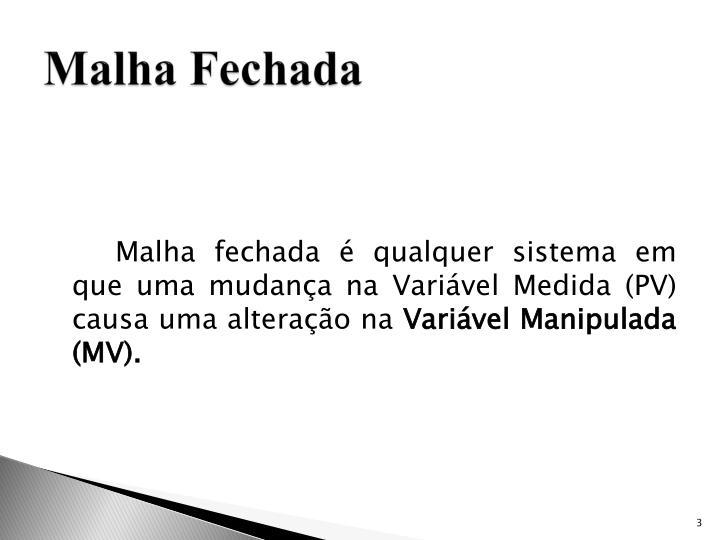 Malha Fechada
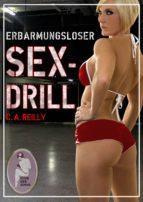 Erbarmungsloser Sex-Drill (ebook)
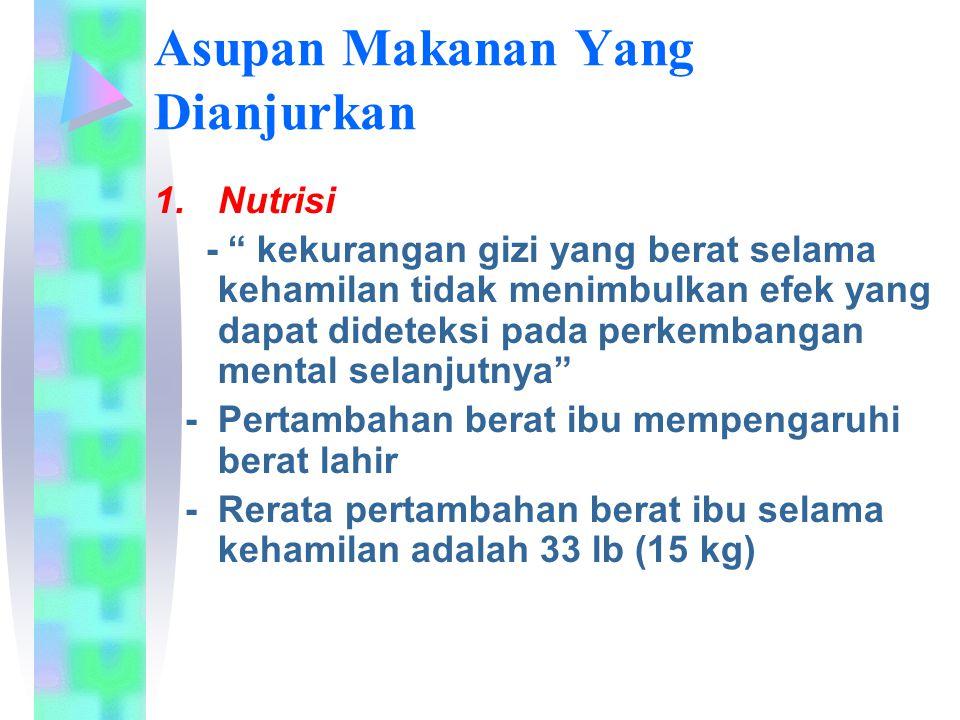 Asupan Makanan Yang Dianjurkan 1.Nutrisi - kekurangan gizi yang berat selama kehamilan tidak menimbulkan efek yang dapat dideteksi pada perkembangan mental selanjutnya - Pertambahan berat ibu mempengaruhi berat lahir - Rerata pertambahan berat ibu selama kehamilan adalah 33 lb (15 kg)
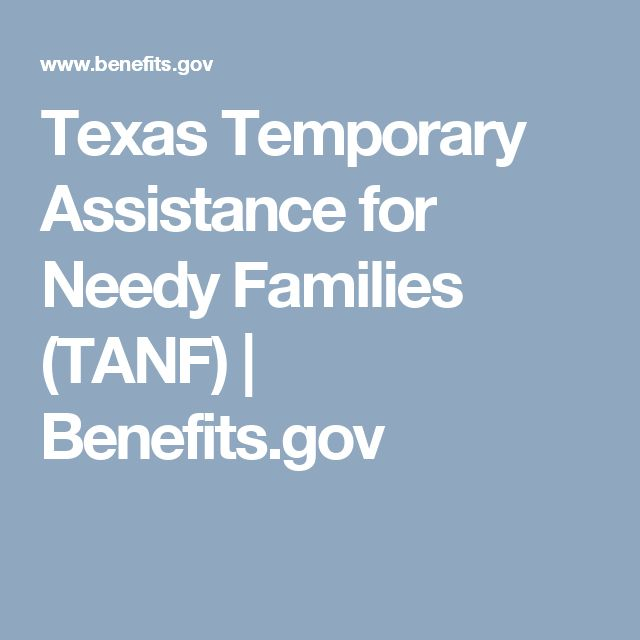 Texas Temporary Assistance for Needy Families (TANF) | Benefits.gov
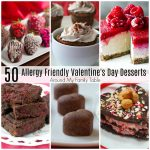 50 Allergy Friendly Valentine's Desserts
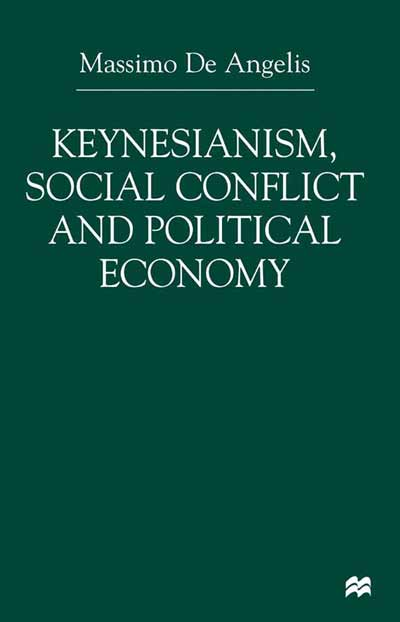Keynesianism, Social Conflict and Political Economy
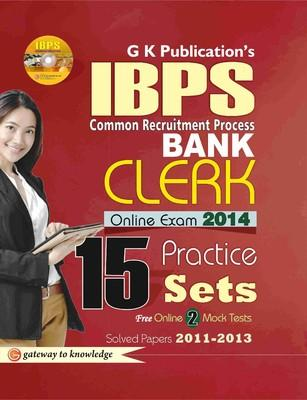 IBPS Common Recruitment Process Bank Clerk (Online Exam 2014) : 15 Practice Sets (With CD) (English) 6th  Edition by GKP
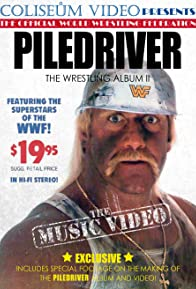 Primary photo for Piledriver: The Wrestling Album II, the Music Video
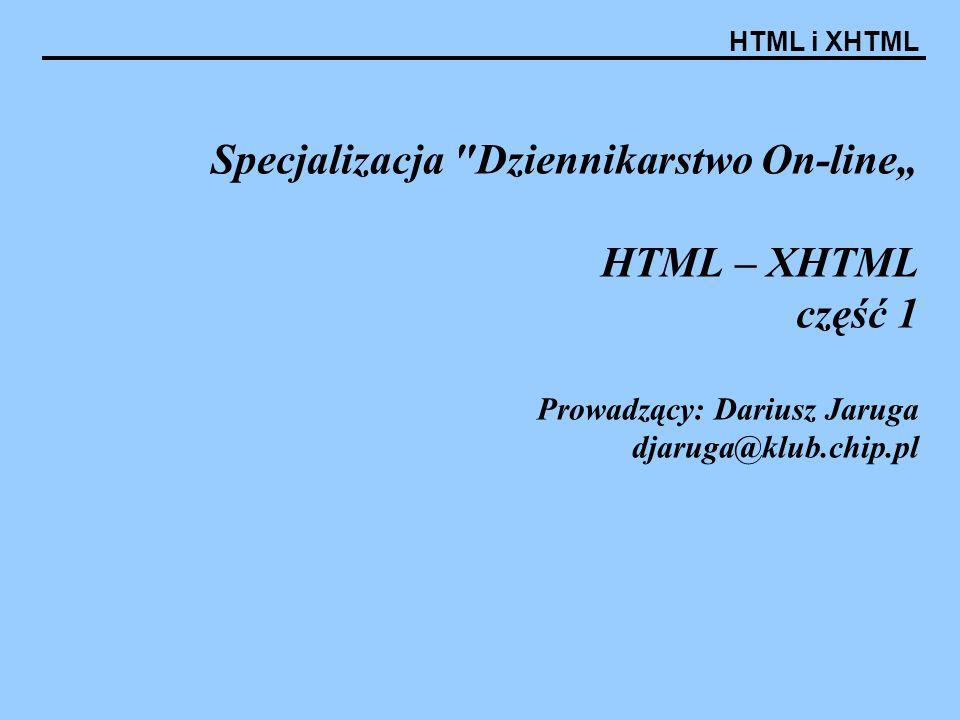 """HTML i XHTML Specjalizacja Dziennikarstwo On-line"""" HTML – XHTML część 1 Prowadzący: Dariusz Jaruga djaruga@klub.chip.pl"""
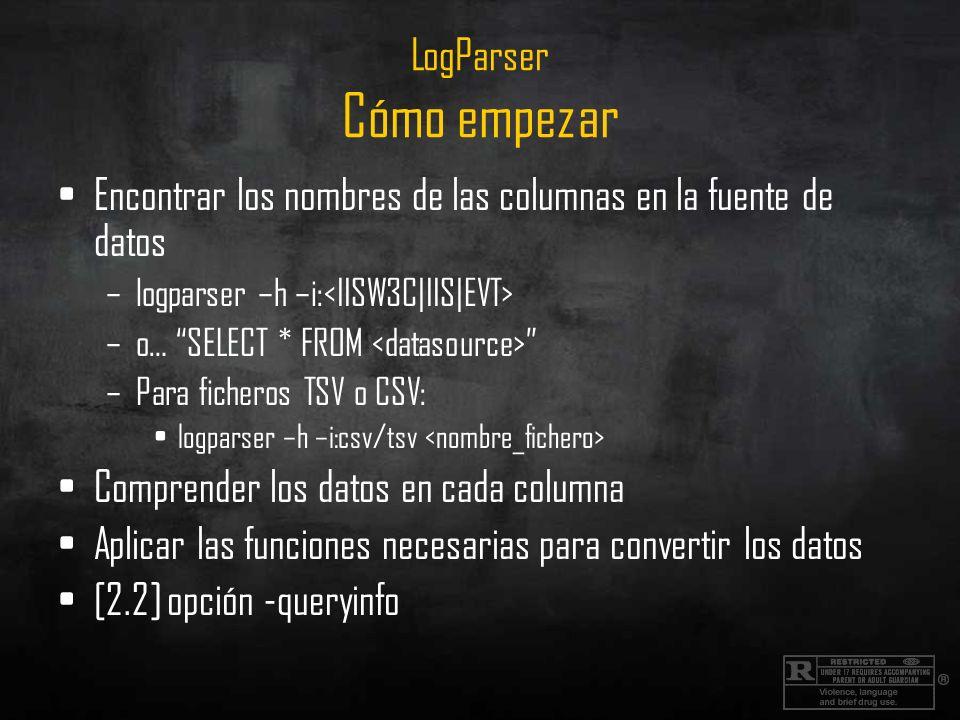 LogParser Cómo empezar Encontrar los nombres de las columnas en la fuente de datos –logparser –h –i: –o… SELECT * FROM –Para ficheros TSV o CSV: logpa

* * *

• PROBLEM DETAILS: Set down the records exactly, without the pictures.

• COMPLETED TASK:
 Malha Fechada
 Erbarmungsloser Sex-Drill (ebook)
 Asupan Makanan Yang Dianjurkan 1.Nutrisi - kekurangan gizi yang berat selama kehamilan tidak menimbulkan efek yang dapat dideteksi pada perkembangan mental selanjutnya - Pertambahan berat ibu mempengaruhi berat lahir - Rerata pertambahan berat ibu selama kehamilan adalah 33 lb (15 kg)
 Texas Temporary Assistance for Needy Families (TANF) | Benefits.gov
 50 Allergy Friendly Valentine's Desserts
Keynesianism, Social Conflict and Political Economy
 IBPS Common Recruitment Process Bank Clerk (Online Exam 2014) : 15 Practice Sets (With CD) (English) 6th  Edition by GKP
 Primary photo for Piledriver: The Wrestling Album II, the Music Video
 """HTML i XHTML Specjalizacja Dziennikarstwo On-line"""" HTML – XHTML część 1 Prowadzący: Dariusz Jaruga djaruga@klub.chip.pl"""
 LogParser Cómo empezar Encontrar los nombres de las columnas en la fuente de datos –logparser –h –i: –o… SELECT * FROM –Para ficheros TSV o CSV: logpa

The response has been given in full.